Coming-Of-Age

Coming-of-age novels, as I’ve mentioned before, have always been among my favorites in fiction. I don’t know why that is, but I can make some reasonable guesses. Because I especially enjoy character-driven stories, it makes sense that I would like coming-of-age fiction. Also, there is a personal reason. You see, I was a late bloomer. It took me a while to become the mature adult that I am now. I like to think that I’ve learned from my mistakes, and that it’s never too late to continue learning and becoming a stronger, better human being.

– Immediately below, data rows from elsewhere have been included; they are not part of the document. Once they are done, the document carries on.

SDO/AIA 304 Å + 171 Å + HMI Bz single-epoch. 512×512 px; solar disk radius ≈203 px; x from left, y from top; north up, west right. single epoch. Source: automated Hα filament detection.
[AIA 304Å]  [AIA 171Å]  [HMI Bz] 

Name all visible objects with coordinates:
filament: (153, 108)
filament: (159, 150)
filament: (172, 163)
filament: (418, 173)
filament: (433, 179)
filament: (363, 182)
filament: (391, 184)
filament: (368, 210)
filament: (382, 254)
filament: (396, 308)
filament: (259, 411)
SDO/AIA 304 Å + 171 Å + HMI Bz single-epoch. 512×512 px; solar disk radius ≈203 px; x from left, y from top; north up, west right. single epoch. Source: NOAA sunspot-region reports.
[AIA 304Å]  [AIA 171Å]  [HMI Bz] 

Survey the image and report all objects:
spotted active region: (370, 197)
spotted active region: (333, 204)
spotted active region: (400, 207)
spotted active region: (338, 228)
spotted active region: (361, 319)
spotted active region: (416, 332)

Here is a list of coming-of-age novels I’ve recently read and recommend:

The Tea Girl of Hummingbird Lane by Lisa See. Set in China and Southern California, this story focuses on a young woman, raised in a Chinese hill tribe, who becomes self-sufficient and learns to adapt to city life and western culture.

The Education of Margot Sanchez by Lilliam Rivera. Margot is a fifteen-year-old with a stubborn streak. She makes some wrong decisions and learns life lessons the hard way.

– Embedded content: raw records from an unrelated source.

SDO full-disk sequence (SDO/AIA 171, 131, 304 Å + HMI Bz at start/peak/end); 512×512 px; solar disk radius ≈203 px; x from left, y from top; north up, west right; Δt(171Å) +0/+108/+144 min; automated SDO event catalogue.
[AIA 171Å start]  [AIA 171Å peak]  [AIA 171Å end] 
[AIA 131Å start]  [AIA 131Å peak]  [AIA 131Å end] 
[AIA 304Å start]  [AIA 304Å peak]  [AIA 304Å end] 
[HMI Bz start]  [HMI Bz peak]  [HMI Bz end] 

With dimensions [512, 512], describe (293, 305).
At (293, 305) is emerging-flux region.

Brown Girl, Brownstones by Paule Marshall. The teenage daughter of Barbadian immigrants faces a difficult search for her niche in American society.

–I Am Not Your Perfect Mexican Daughter by Erika Sanchez. Soon-to-be filmed. It should make a terrific movie. Julia, the protagonist, has a lot going on in her life, and there’s a reason for her moody ways that goes beyond the average teen’s issues. I especially appreciate the author’s depiction of Mexican-American culture.

Flaming Iguanas by Erika Lopez. A young woman slowly realizes her bisexuality while on a hilarious cross-country motorcycle trek. R-rated for sexual language and visuals (the author’s art work).

The Hate U Give by Angie Thomas. Another soon-to-be film that should be terrific. An African-American teen’s life is disrupted when her friend is shot by police. She also has to come to terms with the double life she lives in her neighborhood and in the largely white school she attends.

Girl in Translation by Jean Kwok. The young Chinese American girl in Kwok’s novel has to decide between what she wants and what is expected of her.